| ACTIVITY |
Within the data below, determine how many lines contain "frame" and supply only that figure.

[Stored data entries]
######
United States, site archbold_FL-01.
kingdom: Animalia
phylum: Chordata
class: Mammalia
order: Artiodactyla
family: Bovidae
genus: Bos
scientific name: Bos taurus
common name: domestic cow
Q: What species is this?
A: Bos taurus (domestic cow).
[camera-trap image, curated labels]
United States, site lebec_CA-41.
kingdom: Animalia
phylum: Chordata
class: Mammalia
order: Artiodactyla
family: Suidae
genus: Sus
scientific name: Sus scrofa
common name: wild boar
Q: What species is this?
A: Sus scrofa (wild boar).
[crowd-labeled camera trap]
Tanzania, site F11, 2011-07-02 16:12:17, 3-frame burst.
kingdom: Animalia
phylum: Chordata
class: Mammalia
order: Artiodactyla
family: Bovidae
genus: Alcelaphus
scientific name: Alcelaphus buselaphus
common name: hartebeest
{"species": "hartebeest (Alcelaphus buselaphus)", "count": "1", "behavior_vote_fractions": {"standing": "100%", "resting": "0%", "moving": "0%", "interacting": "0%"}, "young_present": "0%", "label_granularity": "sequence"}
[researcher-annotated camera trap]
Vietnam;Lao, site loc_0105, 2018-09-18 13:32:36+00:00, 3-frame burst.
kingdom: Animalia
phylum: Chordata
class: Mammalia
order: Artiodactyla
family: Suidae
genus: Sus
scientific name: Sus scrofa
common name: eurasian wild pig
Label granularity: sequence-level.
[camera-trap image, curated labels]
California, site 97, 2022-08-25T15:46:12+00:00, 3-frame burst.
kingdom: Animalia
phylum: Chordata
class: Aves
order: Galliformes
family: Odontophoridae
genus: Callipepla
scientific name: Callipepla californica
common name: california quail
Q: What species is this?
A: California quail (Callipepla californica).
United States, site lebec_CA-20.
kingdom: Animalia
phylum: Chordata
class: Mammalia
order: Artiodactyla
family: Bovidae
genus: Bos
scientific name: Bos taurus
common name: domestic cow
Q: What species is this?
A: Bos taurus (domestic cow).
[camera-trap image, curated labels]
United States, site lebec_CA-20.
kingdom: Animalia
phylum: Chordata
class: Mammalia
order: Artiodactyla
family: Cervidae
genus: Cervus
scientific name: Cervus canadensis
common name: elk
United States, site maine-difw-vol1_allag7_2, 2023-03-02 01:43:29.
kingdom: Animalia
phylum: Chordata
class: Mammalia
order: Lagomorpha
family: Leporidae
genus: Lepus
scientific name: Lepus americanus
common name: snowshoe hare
######
| ANSWER TO THIS PROBLEM |
3